Limited Liability Company (LLC)
An LLC is often known as a "hybrid structure" since it combines elements of a corporation and a general partnership. Like a corporation, it offers limited liability protection for its members (owners). However, as with a general partnership, it can benefit from pass-through taxation, giving you the best of both worlds.
Benefits of an LLC:
Limited Liability Protection: Like a corporation, LLCs shield members' assets from liability in case of business debts or lawsuits. LLP is a crucial advantage over sole proprietorships or general partnerships.
Pass-Through Taxation: LLCs benefit from pass-through taxation, similar to a partnership. The LLC's profits and losses pass directly to the members' personal tax returns, avoiding the double taxation that corporations face.

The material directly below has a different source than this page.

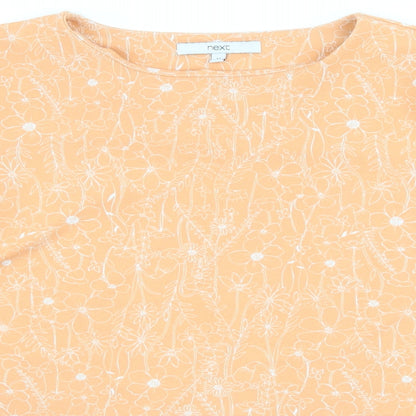 Close-up detail of Next women’s orange floral basic t-shirt, size UK 12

Management Flexibility: LLCs offer flexible management. Members can choose to manage the company themselves or appoint an outside manager.
Who can benefit from an LLC?
LLCs are well-suited for a variety of businesses, including:
Businesses with multiple owners (who want to share ownership and profits while limiting personal liability)
Early-stage startups or businesses
Creative agencies
LLCs are generally cheaper to maintain than corporations. However, they may have slightly higher fees than general partnerships due to filing and maintenance requirements that vary by state.
Choosing the Right Structure for You
Below is a table summarizing the key differences from each business structure.
Sole Proprietorship | Partnership | LLC | Corporation | |
Liability | Unlimited | Unlimited | Limited | Limited |
Taxes | Pass-Through | Pass-Through | Pass-through or Corporate | Corporate |
Control | Owner | Partners | Members | Board of directors |
Growth Potential | Limited | Limited | Moderate | High |
Ease of Formation | Simple | Simple | Moderate | Complex |
You can also access further resources online, such as the SBA website and the rest of the One Park Financial blog.
However, consulting a legal or financial professional for guidance tailored to your unique circumstances and business needs is always best.
DBA is So Yesterday
The business ownership structure you choose can make or break your business. Making the correct choice enables companies to optimize taxes, maximize growth potential, and protect personal assets.
Continuing to operate as a DBA could result in losing everything in a nasty lawsuit. Choosing a more suitable business structure could mean seeing your business reach its full potential.
Disclaimer: The content of this post has been prepared for informational purposes only. It is not intended to provide and should not be relied on for tax, legal, or accounting advice. Consult with your tax, legal, and accounting advisor before engaging in any transaction.